### Your objective
In the article on the Perplexity and Cloudflare dispute, switch "bot management system" to "crawler detection system" and write out the passage between "Cloudflare’s defensive measures: The" and "customers already protected.", inclusive.

### Reading passage
╔══

Perplexity has fired back at Cloudflare’s accusations that the AI company uses stealth crawlers to bypass website restrictions, calling the claims “embarrassing errors” and questioning Cloudflare’s technical competence. The dispute escalates a growing battle over AI companies’ data collection practices, with Perplexity accusing Cloudflare, a content delivery network provider, of fundamental misunderstandings about how modern AI assistants operate.
The original accusations: Cloudflare claimed Perplexity was disguising its web crawlers as regular Chrome browsers to scrape content from sites that had explicitly blocked its official bots through robots.txt files and firewall rules.
• The CDN company said it observed Perplexity rotating through multiple IP addresses and different network providers to evade blocks across “tens of thousands of domains and millions of requests per day.”
• Cloudflare set up test domains with explicit crawling prohibitions and found that Perplexity still accessed the content and could provide detailed answers about it to users.
• This follows similar accusations from WIRED and Forbes last year alleging Perplexity scraped their content without permission.
Perplexity’s aggressive response: The AI company published a blog post dismissing Cloudflare’s technical analysis as fundamentally flawed and disqualifying.
• “This controversy reveals that Cloudflare’s systems are fundamentally inadequate for distinguishing between legitimate AI assistants and actual threats,” Perplexity stated.
• The company claimed Cloudflare made “technical errors” including misattributing “millions of requests” and publishing “completely inaccurate technical diagrams.”
• Perplexity argued that Cloudflare has “forfeited any claim to expertise in this space” due to these alleged technical mistakes.
Cloudflare’s defensive measures: The CDN provider has rolled out new tools to help customers block AI crawlers while noting that other companies like OpenAI respect robots.txt restrictions.
• Cloudflare’s bot management system can now detect and block Perplexity’s alleged stealth crawlers, with existing customers already protected.
• The company launched a “Pay Per Crawl” program allowing publishers to set rates for AI companies wanting to scrape their content.
• Cloudflare also offers automatic blocking of all AI crawlers as an option for customers.
Industry context: The dispute highlights broader tensions over AI training data as companies seek content while publishers demand compensation.
• Recent licensing deals include partnerships between The New York Times and Amazon, The Washington Post and OpenAI, and notably, Perplexity with Gannett Publishing.

╚══

### Available data

╔══

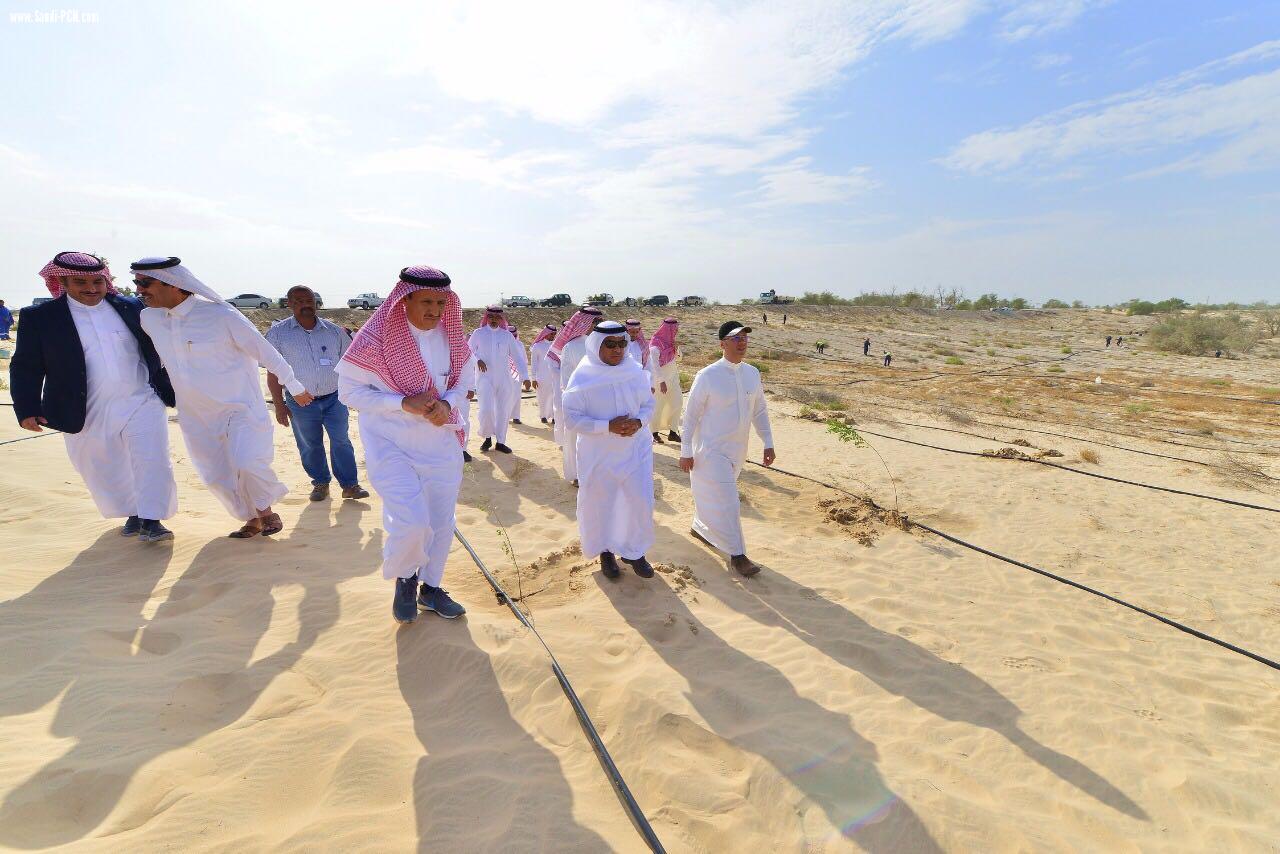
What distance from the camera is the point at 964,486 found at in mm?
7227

╚══
╔══

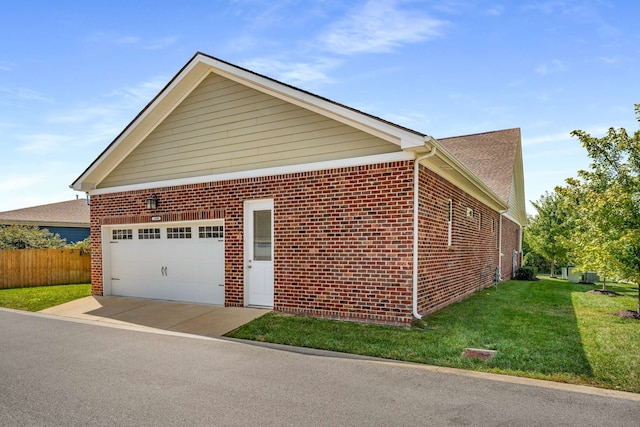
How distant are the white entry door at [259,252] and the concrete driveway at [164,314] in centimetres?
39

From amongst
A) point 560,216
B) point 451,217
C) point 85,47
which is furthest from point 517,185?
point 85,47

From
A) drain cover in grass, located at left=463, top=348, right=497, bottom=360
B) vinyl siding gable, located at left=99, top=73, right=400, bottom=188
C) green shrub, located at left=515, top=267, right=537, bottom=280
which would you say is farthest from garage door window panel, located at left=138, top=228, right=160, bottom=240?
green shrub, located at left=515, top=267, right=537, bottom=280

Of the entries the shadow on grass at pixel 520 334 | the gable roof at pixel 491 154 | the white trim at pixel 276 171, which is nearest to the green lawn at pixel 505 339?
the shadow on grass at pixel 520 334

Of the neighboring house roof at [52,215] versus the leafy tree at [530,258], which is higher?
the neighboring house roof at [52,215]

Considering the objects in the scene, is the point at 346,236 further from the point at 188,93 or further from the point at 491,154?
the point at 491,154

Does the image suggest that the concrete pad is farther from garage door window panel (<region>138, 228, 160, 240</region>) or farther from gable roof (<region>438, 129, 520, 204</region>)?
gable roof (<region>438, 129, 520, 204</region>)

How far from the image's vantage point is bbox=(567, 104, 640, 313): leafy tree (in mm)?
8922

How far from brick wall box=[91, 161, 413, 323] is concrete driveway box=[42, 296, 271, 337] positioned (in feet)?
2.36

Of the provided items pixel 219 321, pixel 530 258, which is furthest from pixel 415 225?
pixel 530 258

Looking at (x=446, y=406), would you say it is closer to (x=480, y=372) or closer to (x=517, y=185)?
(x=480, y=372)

╚══

### Result of this exercise
Cloudflare’s defensive measures: The CDN provider has rolled out new tools to help customers block AI crawlers while noting that other companies like OpenAI respect robots.txt restrictions.
• Cloudflare’s crawler detection system can now detect and block Perplexity’s alleged stealth crawlers, with existing customers already protected.